__Data for processing__:
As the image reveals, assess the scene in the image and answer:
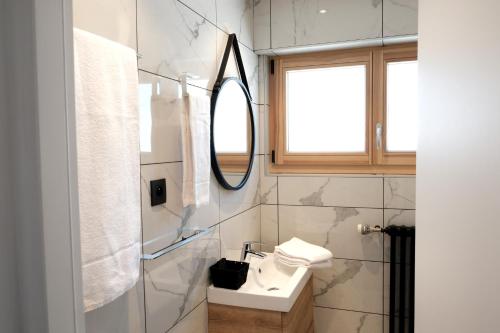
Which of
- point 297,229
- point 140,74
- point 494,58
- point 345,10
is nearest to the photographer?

__What to produce__:
Reproduce the text of every item above verbatim, leaving out the pictures.

__The response__:
As the image reveals, assess the scene in the image and answer:
Which of
- point 297,229
- point 140,74
- point 494,58
- point 345,10
is nearest to the photographer?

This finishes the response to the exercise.